The government has imposed export restrictions on petrol and diesel by directing exporters to supply a specified quantity in the domestic market, a move aimed at ensuring adequate availability within the country.
According to a notification of the Directorate General of Foreign Trade (DGFT), motor gasoline (petrol) exporter is "required to submit a self-declaration to the concerned customs authority at the time of export confirming that 50 per cent of quantity mentioned in the shipping bill has been/will be supplied in the domestic market during the current financial year".
For gas oil or automotive diesel exporters, the quantity has been fixed at 30 per cent.

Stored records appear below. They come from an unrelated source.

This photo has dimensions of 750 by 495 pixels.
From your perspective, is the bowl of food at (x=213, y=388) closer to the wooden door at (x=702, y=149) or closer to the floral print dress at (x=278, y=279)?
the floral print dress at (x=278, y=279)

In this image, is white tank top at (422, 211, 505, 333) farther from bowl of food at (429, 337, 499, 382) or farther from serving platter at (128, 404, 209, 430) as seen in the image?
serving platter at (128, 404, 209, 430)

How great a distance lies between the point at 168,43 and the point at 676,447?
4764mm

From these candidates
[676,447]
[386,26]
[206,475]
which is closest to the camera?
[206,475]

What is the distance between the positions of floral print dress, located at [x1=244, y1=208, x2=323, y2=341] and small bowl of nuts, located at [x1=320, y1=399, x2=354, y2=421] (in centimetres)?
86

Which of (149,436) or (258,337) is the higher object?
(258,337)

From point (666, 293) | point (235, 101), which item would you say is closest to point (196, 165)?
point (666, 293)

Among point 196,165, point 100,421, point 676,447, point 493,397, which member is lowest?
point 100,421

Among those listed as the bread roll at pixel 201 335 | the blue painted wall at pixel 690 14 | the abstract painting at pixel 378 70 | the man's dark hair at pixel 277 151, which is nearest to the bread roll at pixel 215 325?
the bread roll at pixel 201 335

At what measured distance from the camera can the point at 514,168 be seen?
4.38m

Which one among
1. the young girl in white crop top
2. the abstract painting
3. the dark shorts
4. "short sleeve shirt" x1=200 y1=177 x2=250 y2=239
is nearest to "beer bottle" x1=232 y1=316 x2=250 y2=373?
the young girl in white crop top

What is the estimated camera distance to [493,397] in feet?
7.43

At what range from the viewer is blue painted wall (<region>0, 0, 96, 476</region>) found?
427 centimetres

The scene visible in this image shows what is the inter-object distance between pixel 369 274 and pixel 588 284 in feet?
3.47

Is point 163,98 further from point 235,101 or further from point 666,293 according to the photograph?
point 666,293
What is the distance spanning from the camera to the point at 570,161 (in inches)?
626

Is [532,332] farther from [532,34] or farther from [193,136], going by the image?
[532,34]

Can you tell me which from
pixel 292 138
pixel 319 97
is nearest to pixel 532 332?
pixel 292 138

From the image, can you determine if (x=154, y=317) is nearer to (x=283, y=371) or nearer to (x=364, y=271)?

However, exports to Bhutan and Nepal are exempted from this condition.
The limit is also not applicable to 100 per cent Export Oriented Units (EoUs) and units in SEZs (Special Economic Zones). EoUs and SEZs are developed primarily for exports.
The notification said that the exporters will have to file a quarterly return to the ministry of petroleum and natural gas regarding the same.
The decision assumes significance as the government on Friday slapped an export tax on petrol, diesel and jet fuel (ATF) while also joining nations like the UK in imposing a windfall tax on crude oil produced locally.
A Rs 6 per litre tax on export of petrol and ATF and Rs 13 per litre tax on export of diesel is effective from July 1, finance ministry notifications showed.
The export tax has been imposed to deter companies from preferring overseas markets over domestic supplies.